Услышав собственное имя, Розмари вскочила в ошеломлении, в злобе, готовая причинить вред издевавшемуся аппарату. Вместо этого заревела, выключила, слыша в замиравшем голосе Арнольда изысканный сценический голос Лим Чень По из Пинанга.
— Ох, Виктор, Виктор, — всхлипывала она. — Где вы? Я стала бы вам хорошей женой, Виктор. — Из кухни доносился громкий шум жарки, слезы брызгали горячим жиром. Она села, рыдая, — как-то театрально теперь, — прочитала литанию из имен, способных ее утешить, взяла себя в руки, сказала: — Не плачь больше, милая. Теперь плохие времена миновали. — В перечне имен отсутствовали некоторые имена: Джо, Роберт Лоо, Джалиль. А одно, как ни странно, присутствовало:
— Вай, Вай, о, Вай. Ох, зачем я вас так обидела?
К чему называть имя Роберта Лоо? Он представляет чисто исторический интерес: о нем не прочтешь ни в одной антологии. Поэма о нем скучна, чересчур коротка, несдержанна, фактически невнятна, к ней нельзя относиться серьезно и даже читать; простое звено в долгом эволюционном процессе: Бейл разбил интермедию на акты; Суррей впервые стал писать белым стихом; Уайет первым ввел сонет, — позабытые поварята великого мира, вытиравшие стол, чистившие картошку, шелушившие лук, рубившие мясо для великого повара, явившегося вскоре из Стратфорда. Холодный, любезный, утонченный оксфордец из Пинанга открыл доступ Азии, а время и горе вручили ключ безобидному скучному китайскому мальчишке, мальчишке, который хотя бы выразил чрезвычайную признательность, а не просто зевнул и сказал: «Выкурим по сигаретке».

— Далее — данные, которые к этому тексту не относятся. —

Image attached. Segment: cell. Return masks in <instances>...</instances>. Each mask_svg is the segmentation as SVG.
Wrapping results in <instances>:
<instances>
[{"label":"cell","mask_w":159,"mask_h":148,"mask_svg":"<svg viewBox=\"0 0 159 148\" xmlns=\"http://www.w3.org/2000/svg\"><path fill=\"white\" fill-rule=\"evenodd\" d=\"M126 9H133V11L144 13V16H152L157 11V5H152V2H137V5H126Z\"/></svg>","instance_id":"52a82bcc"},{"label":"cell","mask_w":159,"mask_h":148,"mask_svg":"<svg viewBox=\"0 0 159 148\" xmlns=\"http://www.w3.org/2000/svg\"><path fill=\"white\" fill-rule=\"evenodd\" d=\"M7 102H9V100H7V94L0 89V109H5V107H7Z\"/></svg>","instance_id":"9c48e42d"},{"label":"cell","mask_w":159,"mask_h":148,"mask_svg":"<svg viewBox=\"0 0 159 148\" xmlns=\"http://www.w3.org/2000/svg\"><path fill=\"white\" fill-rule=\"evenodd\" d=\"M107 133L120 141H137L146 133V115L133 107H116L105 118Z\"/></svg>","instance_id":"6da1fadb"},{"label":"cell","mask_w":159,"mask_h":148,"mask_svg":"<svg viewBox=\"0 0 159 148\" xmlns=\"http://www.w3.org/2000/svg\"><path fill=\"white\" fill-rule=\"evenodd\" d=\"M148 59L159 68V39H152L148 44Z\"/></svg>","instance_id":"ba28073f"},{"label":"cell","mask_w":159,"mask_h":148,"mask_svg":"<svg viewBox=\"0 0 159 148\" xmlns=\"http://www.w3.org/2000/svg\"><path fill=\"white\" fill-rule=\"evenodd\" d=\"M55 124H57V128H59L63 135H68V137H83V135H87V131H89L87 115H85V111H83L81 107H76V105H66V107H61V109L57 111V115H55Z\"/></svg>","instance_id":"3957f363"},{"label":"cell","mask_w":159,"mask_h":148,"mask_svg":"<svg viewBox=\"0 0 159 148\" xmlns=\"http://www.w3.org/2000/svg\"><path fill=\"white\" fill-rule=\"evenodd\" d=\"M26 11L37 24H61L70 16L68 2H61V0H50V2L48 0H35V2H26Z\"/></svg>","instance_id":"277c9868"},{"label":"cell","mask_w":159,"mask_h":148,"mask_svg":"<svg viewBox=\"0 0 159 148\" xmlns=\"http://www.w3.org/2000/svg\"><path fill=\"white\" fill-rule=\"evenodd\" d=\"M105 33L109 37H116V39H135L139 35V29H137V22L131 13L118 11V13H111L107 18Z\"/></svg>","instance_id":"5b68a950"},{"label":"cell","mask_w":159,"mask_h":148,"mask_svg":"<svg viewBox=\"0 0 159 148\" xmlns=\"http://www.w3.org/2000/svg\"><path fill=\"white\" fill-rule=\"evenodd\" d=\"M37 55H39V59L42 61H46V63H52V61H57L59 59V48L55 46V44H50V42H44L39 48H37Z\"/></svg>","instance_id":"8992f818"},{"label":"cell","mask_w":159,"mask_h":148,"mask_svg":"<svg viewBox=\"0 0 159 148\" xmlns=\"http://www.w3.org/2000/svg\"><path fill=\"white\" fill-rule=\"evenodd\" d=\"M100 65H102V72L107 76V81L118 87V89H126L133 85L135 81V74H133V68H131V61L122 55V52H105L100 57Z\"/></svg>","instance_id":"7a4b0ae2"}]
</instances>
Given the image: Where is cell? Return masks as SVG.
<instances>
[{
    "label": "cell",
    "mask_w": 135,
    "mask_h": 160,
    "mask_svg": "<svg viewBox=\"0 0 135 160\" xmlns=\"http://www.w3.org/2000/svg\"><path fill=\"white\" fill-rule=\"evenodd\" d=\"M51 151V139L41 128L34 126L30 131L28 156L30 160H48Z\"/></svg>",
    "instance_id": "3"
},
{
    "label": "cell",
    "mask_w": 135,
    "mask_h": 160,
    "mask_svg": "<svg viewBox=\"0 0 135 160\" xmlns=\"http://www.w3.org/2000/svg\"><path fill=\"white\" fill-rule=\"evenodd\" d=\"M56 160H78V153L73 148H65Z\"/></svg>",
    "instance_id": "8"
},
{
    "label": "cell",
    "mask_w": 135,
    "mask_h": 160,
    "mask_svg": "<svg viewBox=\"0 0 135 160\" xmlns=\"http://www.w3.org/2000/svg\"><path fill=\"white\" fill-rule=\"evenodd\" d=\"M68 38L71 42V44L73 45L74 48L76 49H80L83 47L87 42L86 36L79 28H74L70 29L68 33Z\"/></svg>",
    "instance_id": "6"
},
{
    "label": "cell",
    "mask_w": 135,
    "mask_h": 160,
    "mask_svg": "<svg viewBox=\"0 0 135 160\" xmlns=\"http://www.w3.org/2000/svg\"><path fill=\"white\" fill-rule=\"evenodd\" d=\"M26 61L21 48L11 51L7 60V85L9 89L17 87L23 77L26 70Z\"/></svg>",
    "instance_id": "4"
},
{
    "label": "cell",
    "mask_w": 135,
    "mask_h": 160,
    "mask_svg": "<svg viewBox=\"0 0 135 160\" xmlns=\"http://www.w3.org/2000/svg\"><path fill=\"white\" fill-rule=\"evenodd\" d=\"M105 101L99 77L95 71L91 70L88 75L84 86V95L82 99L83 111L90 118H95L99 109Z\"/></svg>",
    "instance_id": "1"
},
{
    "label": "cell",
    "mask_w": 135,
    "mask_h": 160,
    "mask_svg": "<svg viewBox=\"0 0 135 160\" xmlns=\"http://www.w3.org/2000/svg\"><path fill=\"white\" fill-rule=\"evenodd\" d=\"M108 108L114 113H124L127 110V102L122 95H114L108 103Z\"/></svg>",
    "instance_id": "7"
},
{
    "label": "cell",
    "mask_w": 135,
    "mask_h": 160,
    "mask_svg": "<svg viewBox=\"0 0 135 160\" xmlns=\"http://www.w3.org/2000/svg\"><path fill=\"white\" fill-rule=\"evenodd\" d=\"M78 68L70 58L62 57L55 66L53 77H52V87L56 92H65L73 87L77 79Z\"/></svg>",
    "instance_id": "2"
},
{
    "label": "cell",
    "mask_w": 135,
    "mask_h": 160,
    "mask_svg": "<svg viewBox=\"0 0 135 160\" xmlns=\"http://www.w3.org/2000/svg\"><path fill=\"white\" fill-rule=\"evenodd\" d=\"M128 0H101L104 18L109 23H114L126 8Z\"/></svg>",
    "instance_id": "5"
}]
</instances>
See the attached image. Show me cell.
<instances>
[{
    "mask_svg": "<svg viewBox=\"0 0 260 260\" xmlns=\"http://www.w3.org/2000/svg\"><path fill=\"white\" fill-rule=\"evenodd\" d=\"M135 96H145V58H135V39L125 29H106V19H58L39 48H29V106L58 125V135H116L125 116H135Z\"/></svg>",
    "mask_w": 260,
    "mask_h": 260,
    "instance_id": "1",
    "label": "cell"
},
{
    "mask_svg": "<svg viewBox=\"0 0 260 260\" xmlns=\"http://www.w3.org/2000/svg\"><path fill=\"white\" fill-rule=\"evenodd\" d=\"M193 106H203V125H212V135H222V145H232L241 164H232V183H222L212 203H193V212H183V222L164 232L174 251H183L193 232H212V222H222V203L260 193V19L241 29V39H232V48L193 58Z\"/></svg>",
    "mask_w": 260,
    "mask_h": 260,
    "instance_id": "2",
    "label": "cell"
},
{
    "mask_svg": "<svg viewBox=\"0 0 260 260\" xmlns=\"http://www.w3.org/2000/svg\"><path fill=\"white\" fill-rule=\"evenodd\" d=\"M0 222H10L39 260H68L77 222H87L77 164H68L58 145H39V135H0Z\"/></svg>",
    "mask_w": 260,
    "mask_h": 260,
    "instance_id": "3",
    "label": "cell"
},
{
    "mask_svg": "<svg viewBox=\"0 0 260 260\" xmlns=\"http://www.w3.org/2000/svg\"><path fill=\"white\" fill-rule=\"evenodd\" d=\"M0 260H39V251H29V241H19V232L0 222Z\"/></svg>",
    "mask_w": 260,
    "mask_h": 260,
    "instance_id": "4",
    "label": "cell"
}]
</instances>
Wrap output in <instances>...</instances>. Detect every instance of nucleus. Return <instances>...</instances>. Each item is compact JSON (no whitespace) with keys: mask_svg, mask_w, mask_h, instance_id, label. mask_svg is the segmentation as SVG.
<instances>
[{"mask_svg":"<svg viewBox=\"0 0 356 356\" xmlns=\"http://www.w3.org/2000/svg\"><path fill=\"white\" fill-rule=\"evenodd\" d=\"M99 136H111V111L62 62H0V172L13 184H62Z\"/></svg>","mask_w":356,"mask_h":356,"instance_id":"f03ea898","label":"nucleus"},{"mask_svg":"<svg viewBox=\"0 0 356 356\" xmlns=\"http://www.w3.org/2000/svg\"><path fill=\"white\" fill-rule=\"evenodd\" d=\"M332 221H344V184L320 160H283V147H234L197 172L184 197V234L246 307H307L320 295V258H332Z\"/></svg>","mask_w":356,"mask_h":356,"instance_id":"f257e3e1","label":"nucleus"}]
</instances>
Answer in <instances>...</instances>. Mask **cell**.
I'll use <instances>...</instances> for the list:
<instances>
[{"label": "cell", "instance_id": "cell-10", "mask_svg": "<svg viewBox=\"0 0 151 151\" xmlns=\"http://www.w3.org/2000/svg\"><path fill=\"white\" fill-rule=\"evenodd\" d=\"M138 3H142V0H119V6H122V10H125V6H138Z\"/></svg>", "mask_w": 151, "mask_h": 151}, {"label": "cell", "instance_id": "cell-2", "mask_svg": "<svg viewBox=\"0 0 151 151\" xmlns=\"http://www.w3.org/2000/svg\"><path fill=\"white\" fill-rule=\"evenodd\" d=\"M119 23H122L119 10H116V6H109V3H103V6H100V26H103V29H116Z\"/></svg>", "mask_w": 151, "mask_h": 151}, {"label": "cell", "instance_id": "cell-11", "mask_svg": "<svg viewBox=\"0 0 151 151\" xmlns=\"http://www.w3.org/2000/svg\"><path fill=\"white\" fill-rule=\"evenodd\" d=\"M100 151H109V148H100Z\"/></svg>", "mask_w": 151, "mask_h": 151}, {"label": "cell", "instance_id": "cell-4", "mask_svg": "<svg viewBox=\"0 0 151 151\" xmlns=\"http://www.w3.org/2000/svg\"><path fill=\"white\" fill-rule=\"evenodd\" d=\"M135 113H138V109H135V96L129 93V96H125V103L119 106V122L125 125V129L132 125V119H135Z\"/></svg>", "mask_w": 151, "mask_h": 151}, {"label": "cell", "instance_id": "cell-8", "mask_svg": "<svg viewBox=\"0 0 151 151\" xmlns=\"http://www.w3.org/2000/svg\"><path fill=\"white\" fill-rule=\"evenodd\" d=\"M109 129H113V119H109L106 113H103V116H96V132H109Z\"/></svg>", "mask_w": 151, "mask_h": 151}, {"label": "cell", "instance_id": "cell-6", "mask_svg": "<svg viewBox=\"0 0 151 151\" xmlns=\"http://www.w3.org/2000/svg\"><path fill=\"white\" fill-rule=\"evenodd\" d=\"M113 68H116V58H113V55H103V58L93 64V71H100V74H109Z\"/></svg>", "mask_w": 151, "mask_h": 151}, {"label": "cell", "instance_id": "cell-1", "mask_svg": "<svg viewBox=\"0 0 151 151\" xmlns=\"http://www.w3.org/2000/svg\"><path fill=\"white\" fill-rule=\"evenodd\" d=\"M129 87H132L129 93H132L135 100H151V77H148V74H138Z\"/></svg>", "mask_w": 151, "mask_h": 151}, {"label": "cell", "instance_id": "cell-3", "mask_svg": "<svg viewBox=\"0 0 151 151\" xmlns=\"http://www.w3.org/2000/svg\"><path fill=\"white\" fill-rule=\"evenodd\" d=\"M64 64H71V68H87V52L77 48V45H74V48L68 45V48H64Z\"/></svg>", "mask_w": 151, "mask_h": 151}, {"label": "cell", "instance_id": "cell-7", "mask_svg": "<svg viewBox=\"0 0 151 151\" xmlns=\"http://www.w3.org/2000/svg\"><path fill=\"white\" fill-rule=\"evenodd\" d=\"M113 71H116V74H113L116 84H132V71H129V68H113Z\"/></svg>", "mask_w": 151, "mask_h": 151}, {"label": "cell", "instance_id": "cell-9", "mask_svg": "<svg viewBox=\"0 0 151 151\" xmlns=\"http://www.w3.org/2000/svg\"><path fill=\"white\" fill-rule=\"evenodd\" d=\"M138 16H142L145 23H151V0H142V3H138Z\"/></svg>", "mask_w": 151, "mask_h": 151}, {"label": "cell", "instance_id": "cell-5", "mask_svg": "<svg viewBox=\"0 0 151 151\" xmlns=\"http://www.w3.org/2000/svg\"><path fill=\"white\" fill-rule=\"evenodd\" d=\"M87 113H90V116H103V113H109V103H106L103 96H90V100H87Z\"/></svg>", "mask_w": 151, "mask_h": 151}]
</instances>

Пришел повар, подобострастно доложил:
— Макан суда сьяп.
Розмари села за стол, хозяйкой в пустом доме, положила себе на тарелку кэрри. Чапатти вышли бледными (дома всегда золотистые), толстыми (дома всегда очень легкие). Но она отрывала большие куски, макала в огненный соус, жевала с аппетитом, не обращая внимания на ядовитые капли, пачкавшие рукав пижамы Краббе. Заворачивала, как в пакет, куски свинины, картошку, быстро отправляла в рот. Захватывала перчаткой из чапатти большие куски рыбы. Велела дать воды, нет, не воды, а пива.